More than 75% of these credentials were stolen using a Raccoon Infostealer Malware. Raccoon Infostealer, also known as Racealer, is a Malware-as-a-Service (MaaS) sold on the dark web. (MaaS is a twin brother of RaaS. For exciting information on RaaS, check out Ransomware-as-a-Service) Raccoon Infostealer is usually embedded in a link and sent via email or other social engineering means. Once users unknowingly download the malware by clicking the link, the genie is out of the bottle. The malware works its magic and collects browser autofill information such as usernames, passwords, credit card numbers, date of birth, address, etc., plus history and cookies.

It is believed that compromised ChatGPT users downloaded the Raccoon Infostealer by clicking a link they received in a phishing email.

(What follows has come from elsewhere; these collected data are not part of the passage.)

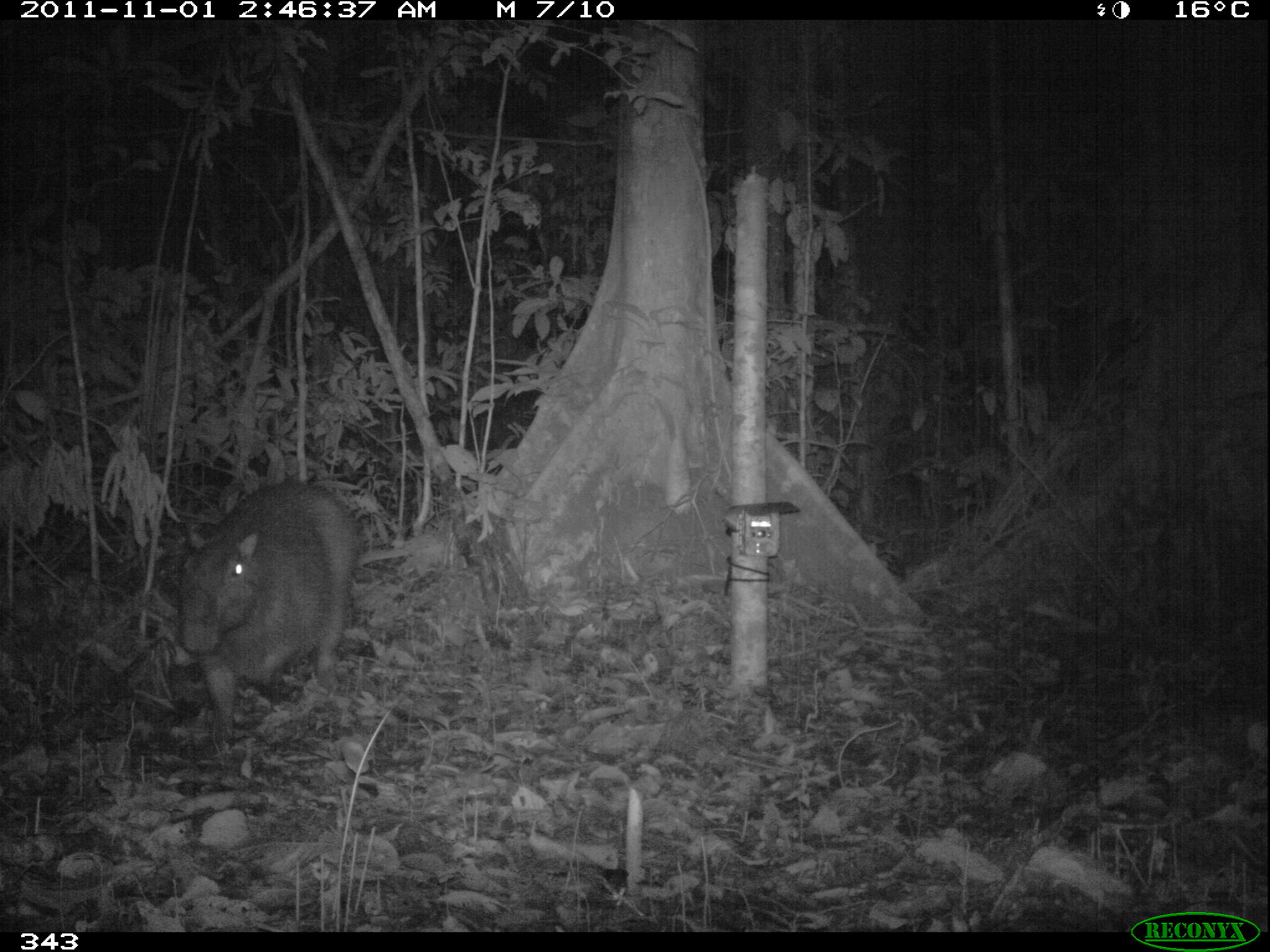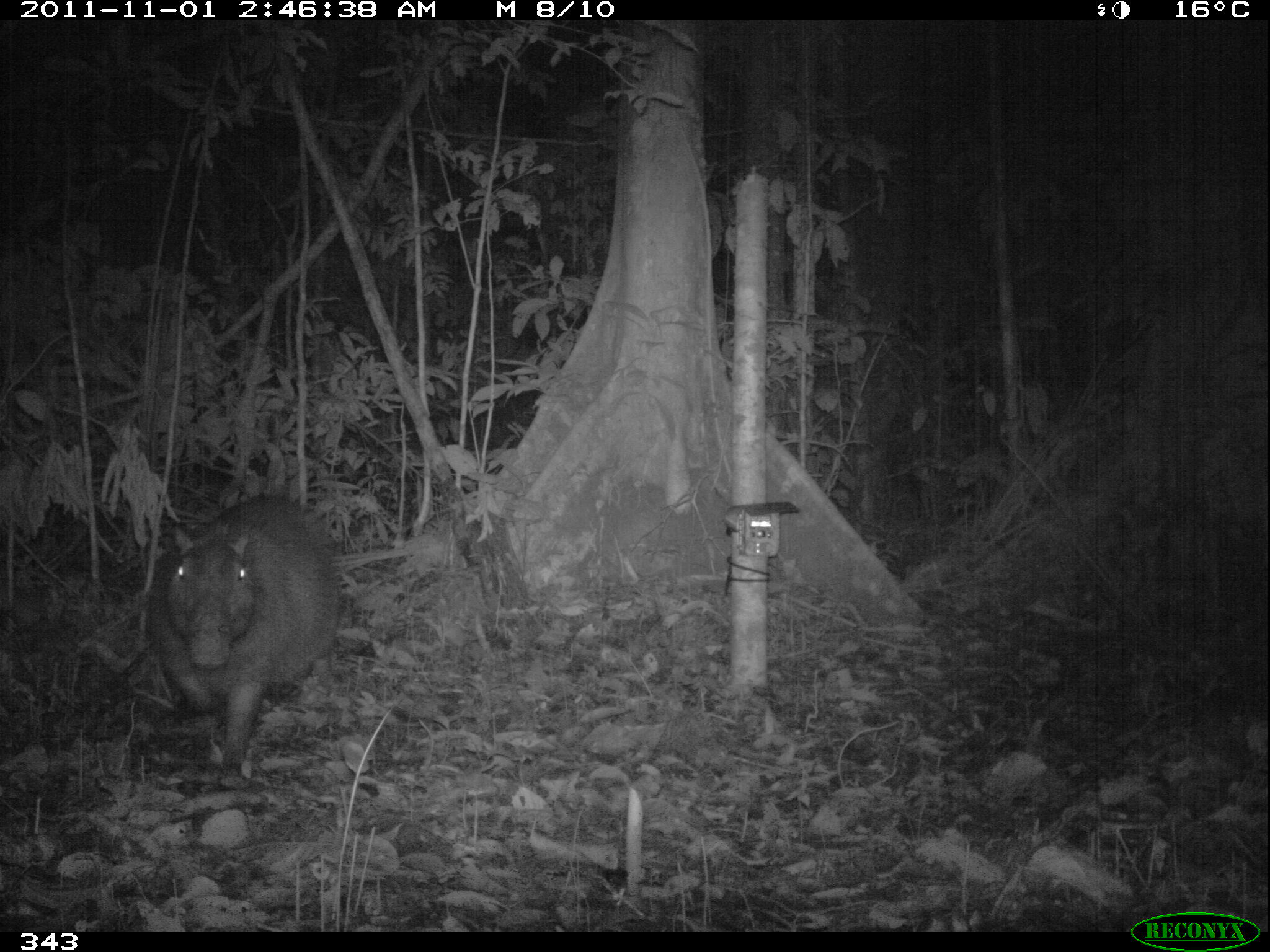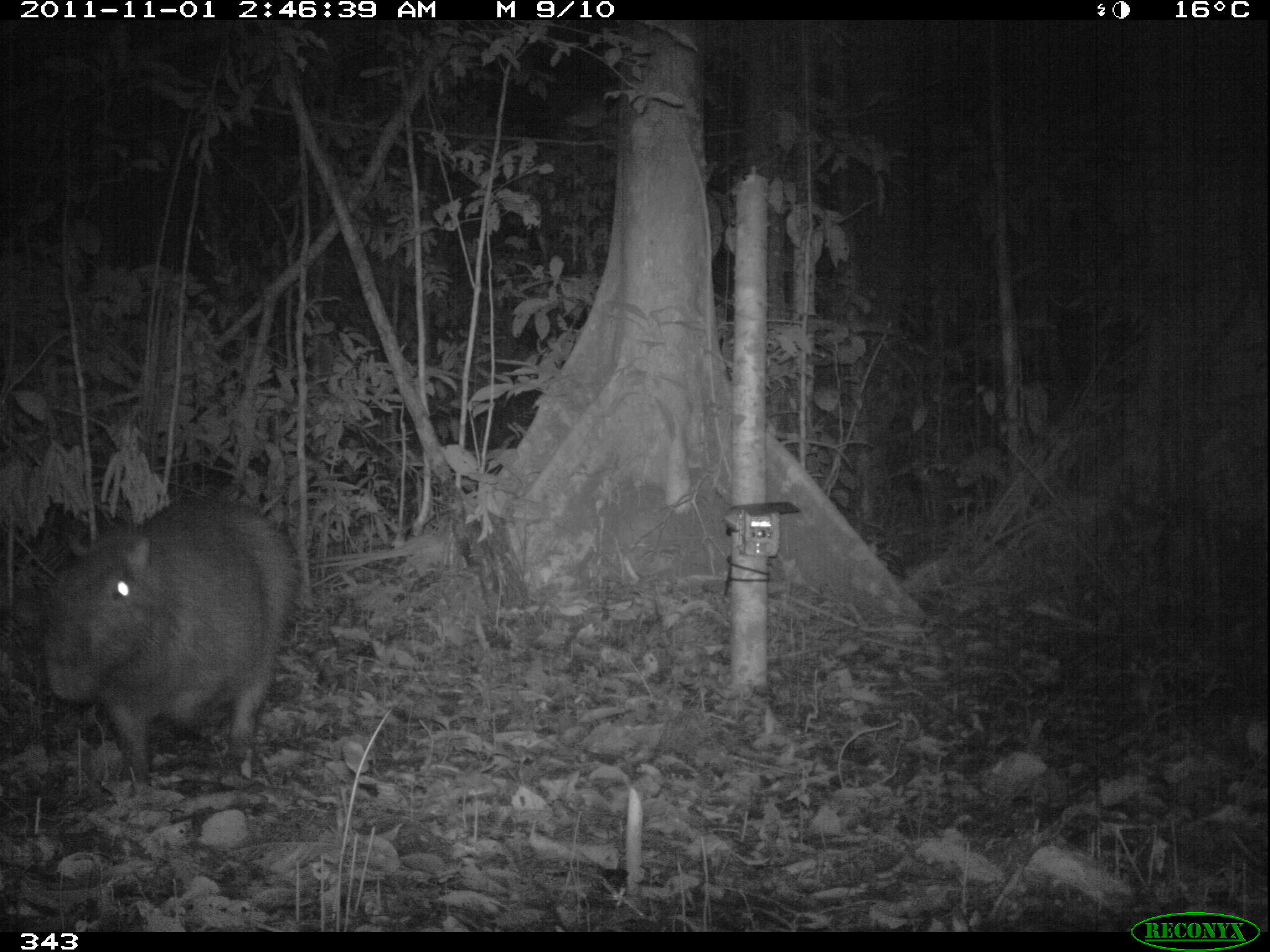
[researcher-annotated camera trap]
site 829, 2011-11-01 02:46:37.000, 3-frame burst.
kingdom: Animalia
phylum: Chordata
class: Mammalia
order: Rodentia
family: Caviidae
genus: Hydrochoerus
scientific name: Hydrochoerus hydrochaeris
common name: capybara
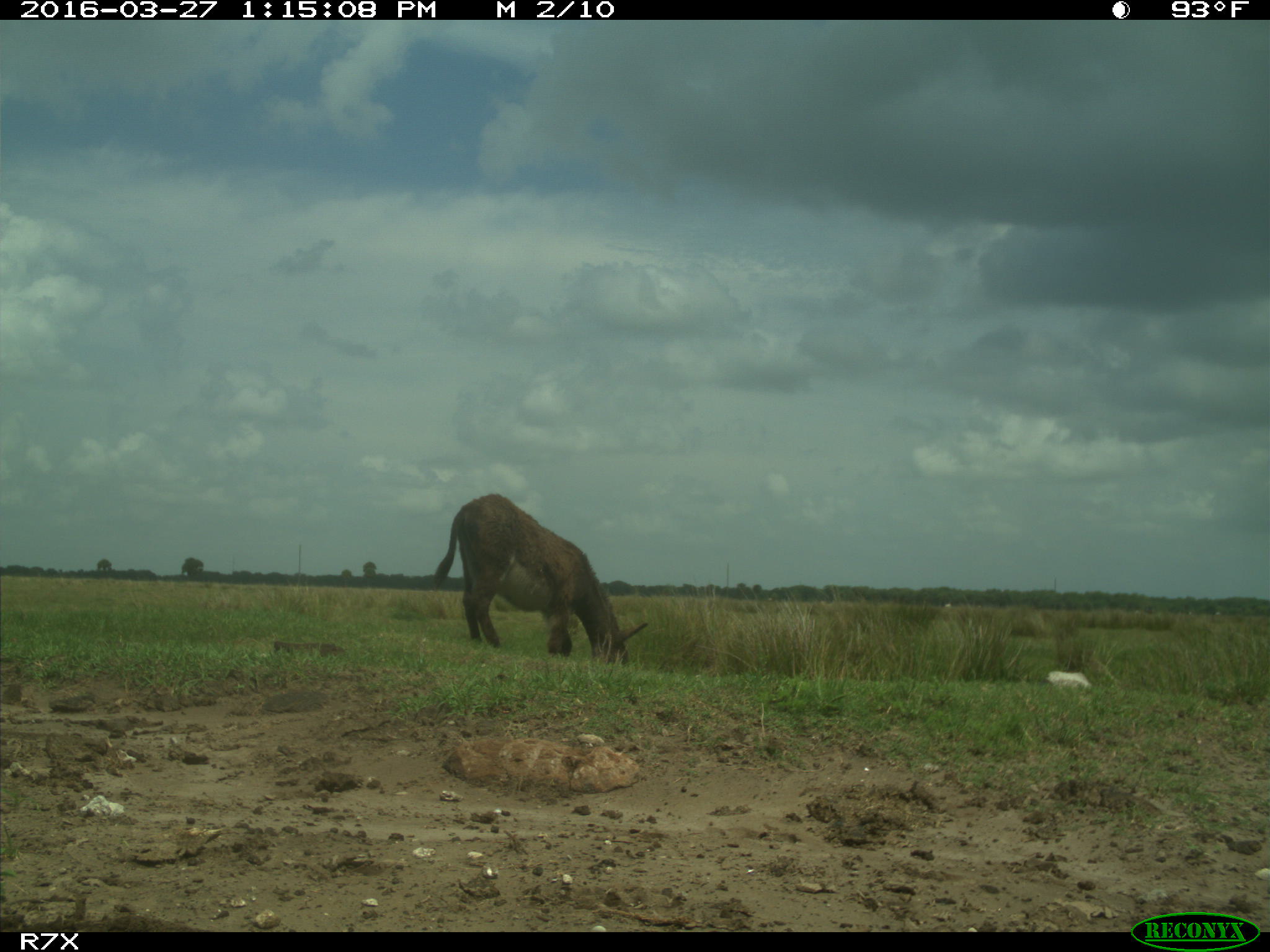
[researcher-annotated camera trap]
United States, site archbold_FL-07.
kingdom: Animalia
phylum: Chordata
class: Mammalia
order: Artiodactyla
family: Bovidae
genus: Bos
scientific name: Bos taurus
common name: domestic cow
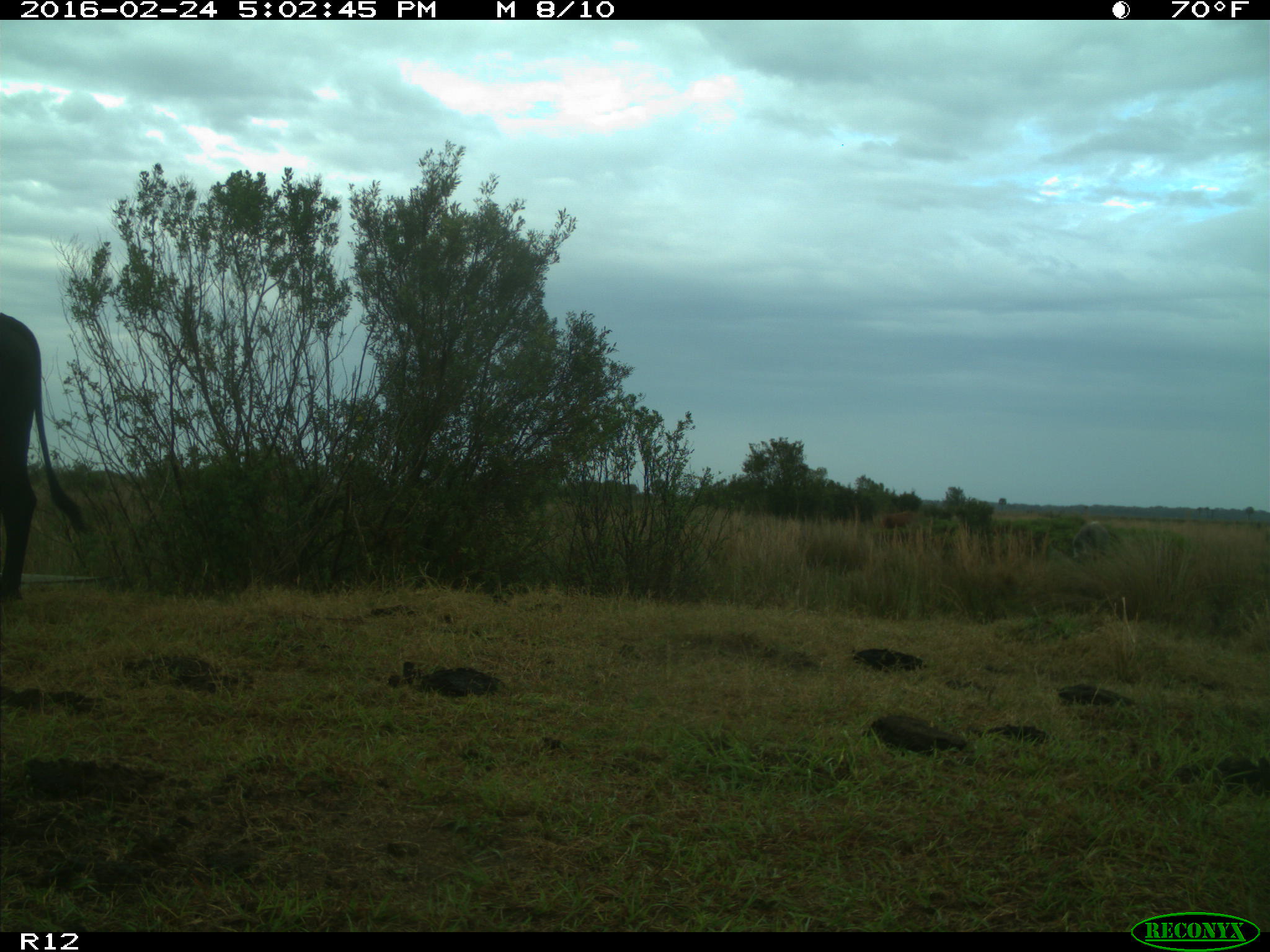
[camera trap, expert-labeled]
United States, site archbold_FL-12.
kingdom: Animalia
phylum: Chordata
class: Mammalia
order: Artiodactyla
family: Bovidae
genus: Bos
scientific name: Bos taurus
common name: domestic cow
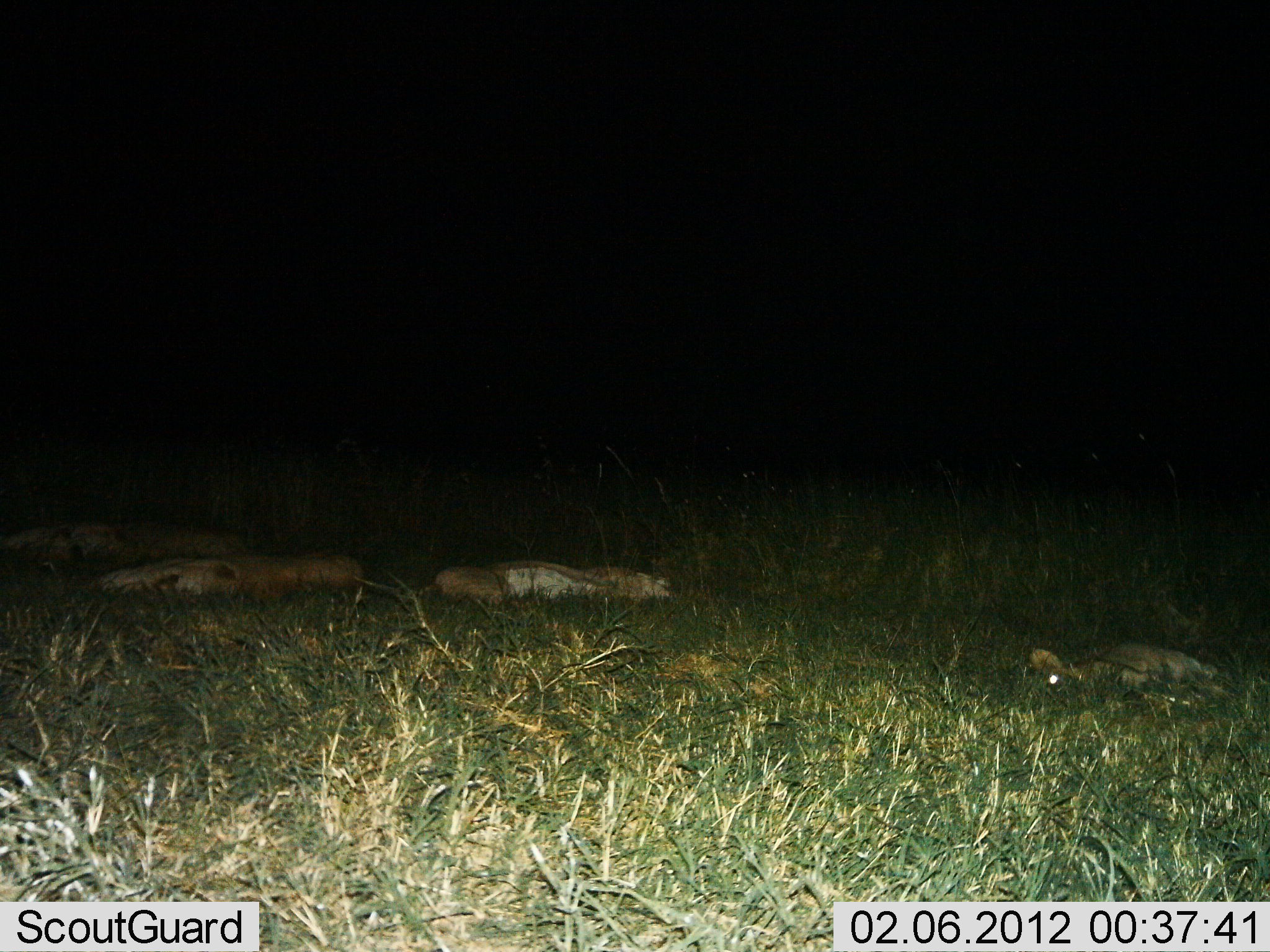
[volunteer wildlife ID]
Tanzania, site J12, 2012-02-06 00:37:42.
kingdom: Animalia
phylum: Chordata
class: Mammalia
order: Carnivora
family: Felidae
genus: Panthera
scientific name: Panthera leo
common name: lion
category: lionfemale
Lionfemale (lion) (Panthera leo), count 4. Behavior (volunteer vote fractions): standing 0%, resting 100%, moving 0%, interacting 0%. Young present (vote fraction): 14%. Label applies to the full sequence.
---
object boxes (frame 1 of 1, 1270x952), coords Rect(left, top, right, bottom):
animal: Rect(413, 556, 677, 620); Rect(95, 550, 366, 605); Rect(1, 508, 256, 566); Rect(1025, 641, 1225, 707)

The Raccoon Infostealer malware not only collected browser autofill information but also siphoned cryptocurrency wallet information. According to one estimate, more than $3 billion (yes, that is a billion with B) were stolen only in cryptocurrency.

Out of 101,000 stolen credentials, more than 35% were stolen from the Asia-Pacific region— with India ranked at the top with about 13%, almost 12,500 stolen credentials. Nearly 3000 ChatGPT account credentials were stolen from the USA.

The hackers are selling the stolen information on the dark web. (For those of you unfamiliar with Cybersecurity jargon, the dark web is a part of the web accessible by special software/tools and users whose activities are not traceable. As a result, hackers and other cybercriminals sell stolen information on the dark web.)

In simple terms, all the usernames, passwords, credit card numbers, and other information that users save in the browser for autofill, plus the browser history and cookies, are available for grabs on the dark web.

Once cybercriminals purchase this information, they can use it to buy other goods and services, open a different credit card account with a compromised user name, and spend like there is no tomorrow or even get a loan in your name! The extent of the damage depends upon the information they extract. But the stakes are very high!

Since more and more people are using ChatGPT for work and business purposes, things are more complex with ChatGPT credentials stolen incidents. The hackers might have their hands on the company’s confidential or employee personal information if ChatGPT was for these purposes.

What should I do to protect my data and information? I hear you are asking.

If you believe your ChatGPT credentials were stolen, you must:

  1. Reset your ChatGPT password. Since your ChatGPT password was stolen, this is the least you can do to protect your account.

  2. Clear browser history, clear the cache, and reset all passwords saved by the autofill feature. This is critical if your credentials were stolen using Raccoon Infostealer malware.

  3. Scan your system for virus/malware and disinfect it. This is to remove the downloaded malware.

To prevent being a victim of such attacks in the future, you can be proactive and take the following measures:

  1. Create a strong password — Any strong password is eight or more characters long, a combination of uppercase letters, lowercase letters, numbers, and special characters. It is recommended that you use a passphrase instead of a password.

  2. Use Multi-Factor Authentication (MFA or 2FA). This feature would send an OTP (One Time Passcode) on your phone or ask for approval on your phone.

  3. Never open or click any unknown link.

  4. Avoid using autofill to save a credit card number, banking information, and other personal information.

  5. Clear browser history and cache periodically.

  6. Lastly, although most of us don’t believe in paying for email services, using paid email services instead of free ones goes a long way—the paid email services strip trackers and spam emails.